Document text:
Obesity has become a worldwide health problem. Therefore, its treatment has become a priority for public health systems and a challenge for science. Leptin has emerged as a major regulator of energy balance through its actions in the hypothalamus. Furthermore, this adipokine seems to be involved in the dysregulation of sensorial and reward brain systems occurring during obesity, such us sweet taste and preference. Some of the most realistic treatments for obesity pathology is the administration of low-caloric diets and the use of specific bioactive compounds.
The aim of our study was to develop an intervention based on a caloric-restricted diet and to analyse the effects of the supplementation with a natural bioactive compound named Oleuropein (OLE) on that restricted diet. Oleuropein is a polyphenolic compound obtained from green olives and it has been previously described to have significant effects on body weight loss and adipose tissue mass.
We used male Sprague-Dawley rats aged 21 days at the start of the experiment. The animals were divided in two diet groups for 8 weeks: a standard (STD) group (n=10) fed with standard chow ad libitum and a cafeteria diet (CAF) group (n=30) fed with cafeteria diet (bacon, carrots, muffins, cookies, pâté, cheese and sugared milk) ad libitum in order to induce obesity. After 8 weeks, the CAF group was divided into three groups (n=10 per group) until the end of the experiment (week 22): the CAF group remained with the same diet; a cafeteria restricted-diet group (CAFr), fed a 30% of caloric-restricted diet; and the oleuropein group (CAFrO), fed the restricted diet supplemented with 25mg OLE/kg·day. Several biometric parameters were measured in order to characterize the effects of the dietary intervention. Moreover, a set of plasmatic parameters are being performed to determine the concentrations of glucose, triacylglycerides, total cholesterol, non-esterified fatty acids, insulin-resistance, leptin and adiponectin.

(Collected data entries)
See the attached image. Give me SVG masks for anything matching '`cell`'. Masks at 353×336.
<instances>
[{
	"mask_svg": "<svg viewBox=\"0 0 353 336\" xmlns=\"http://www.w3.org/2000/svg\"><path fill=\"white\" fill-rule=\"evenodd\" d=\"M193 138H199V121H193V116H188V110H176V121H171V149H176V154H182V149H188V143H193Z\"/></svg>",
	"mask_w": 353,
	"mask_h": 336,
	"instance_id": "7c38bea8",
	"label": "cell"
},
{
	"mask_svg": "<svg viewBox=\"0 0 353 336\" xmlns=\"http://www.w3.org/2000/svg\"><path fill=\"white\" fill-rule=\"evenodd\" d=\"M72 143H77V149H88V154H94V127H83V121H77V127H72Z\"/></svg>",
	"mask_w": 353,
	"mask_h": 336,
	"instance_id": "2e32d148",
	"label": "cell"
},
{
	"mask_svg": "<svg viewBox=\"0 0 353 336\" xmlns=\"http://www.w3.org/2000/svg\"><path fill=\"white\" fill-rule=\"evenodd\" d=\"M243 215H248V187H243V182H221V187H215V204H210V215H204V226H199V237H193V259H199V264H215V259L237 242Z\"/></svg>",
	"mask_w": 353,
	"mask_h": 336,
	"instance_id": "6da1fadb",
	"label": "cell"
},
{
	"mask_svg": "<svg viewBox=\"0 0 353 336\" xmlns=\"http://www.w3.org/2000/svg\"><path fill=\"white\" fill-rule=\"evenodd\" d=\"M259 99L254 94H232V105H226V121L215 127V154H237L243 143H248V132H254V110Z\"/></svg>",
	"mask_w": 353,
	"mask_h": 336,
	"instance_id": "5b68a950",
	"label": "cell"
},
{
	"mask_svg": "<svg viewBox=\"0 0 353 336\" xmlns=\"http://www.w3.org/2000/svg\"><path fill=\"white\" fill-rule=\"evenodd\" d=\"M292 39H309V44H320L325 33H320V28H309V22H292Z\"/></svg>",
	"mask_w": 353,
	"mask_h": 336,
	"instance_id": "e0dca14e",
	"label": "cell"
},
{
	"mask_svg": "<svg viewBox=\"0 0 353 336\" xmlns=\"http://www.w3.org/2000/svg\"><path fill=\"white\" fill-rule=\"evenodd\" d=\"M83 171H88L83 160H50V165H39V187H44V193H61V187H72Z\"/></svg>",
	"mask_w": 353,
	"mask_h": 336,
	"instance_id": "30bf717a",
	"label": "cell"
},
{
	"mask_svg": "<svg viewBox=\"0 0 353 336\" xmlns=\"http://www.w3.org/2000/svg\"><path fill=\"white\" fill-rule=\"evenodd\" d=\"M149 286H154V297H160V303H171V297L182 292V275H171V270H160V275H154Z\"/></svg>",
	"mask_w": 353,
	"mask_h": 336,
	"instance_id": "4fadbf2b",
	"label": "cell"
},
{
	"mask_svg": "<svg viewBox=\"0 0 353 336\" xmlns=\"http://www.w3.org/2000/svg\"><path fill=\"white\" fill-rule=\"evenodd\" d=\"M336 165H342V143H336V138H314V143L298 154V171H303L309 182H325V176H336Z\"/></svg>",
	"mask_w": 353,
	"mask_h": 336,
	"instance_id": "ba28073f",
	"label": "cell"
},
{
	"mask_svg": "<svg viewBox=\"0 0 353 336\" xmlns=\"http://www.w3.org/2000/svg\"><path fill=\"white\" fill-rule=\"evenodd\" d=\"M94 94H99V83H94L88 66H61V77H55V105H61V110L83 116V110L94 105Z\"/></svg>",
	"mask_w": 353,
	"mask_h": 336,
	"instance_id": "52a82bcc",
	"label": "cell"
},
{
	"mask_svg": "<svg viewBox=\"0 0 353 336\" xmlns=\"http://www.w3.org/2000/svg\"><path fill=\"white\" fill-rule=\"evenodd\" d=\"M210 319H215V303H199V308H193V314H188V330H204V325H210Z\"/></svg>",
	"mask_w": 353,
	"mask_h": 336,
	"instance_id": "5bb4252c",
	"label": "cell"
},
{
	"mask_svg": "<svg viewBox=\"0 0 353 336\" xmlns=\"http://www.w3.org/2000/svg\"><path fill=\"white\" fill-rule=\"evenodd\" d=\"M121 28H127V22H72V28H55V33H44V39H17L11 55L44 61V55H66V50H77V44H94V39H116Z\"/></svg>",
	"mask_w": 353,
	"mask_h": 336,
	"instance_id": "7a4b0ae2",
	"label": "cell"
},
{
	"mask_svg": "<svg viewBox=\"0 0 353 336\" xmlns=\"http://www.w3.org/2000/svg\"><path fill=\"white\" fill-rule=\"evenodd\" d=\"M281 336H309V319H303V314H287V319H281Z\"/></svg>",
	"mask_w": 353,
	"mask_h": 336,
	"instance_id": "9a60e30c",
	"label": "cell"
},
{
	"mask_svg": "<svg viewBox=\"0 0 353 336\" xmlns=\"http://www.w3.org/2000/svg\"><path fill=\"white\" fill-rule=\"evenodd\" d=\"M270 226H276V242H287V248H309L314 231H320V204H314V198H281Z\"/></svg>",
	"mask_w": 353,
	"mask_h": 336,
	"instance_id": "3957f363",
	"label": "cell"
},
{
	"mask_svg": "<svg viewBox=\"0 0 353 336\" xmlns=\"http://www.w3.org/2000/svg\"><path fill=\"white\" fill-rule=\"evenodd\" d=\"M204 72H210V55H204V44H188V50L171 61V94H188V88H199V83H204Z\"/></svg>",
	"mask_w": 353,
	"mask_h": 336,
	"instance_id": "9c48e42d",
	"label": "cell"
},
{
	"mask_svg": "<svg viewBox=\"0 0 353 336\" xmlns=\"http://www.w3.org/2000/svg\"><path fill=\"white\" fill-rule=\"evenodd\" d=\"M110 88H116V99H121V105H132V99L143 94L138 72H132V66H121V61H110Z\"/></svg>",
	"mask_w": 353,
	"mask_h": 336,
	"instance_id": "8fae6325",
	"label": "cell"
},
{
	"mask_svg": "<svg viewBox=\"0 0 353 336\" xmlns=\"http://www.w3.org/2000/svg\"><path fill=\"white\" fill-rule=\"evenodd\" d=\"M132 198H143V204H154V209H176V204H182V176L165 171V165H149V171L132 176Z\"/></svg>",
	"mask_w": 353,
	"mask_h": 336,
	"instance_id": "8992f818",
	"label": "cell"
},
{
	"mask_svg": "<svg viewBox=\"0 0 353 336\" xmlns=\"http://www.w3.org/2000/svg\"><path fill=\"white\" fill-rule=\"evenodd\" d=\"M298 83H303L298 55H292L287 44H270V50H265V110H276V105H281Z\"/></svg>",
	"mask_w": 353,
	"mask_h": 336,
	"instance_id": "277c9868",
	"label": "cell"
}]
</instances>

Exercise 1: Write out the part of the oleuropein study text starting at "Obesity has become" and ending at "specific bioactive compounds.".
Exercise 2: Continue the oleuropein study text from the point where it stops.
The entries are separate material from the oleuropein study text.

Answer box 1:
Obesity has become a worldwide health problem. Therefore, its treatment has become a priority for public health systems and a challenge for science. Leptin has emerged as a major regulator of energy balance through its actions in the hypothalamus. Furthermore, this adipokine seems to be involved in the dysregulation of sensorial and reward brain systems occurring during obesity, such us sweet taste and preference. Some of the most realistic treatments for obesity pathology is the administration of low-caloric diets and the use of specific bioactive compounds.

Answer box 2:
As expected, CAF diet induced a significant increase of body weight and body weight gain compared to STD diet. Also, both CAFr and CAFrO interventions induced a soft increase of body weight. Adiposity levels were higher due to the CAF diet, whereas in the restricted-diet groups they were intermediate between those in CAF and STD groups. Regarding food intakes, both CAF and CAFr diets induced a significantly higher caloric intake compared with the STD diet. CAF diets induced a higher interscapular brown adipose tissue mass and also higher subcutaneous and visceral white adipose tissues. The CAFr diet reduced the visceral fat compared to the CAF diet. Lastly, Oleuropein supplementation did not exert any additional effect over caloric restriction alone on those parameters. The analysis of all the parameters obtained during the experiment is expected to provide us a deeper insight on the mechanisms underlying obesity and dietary intervention.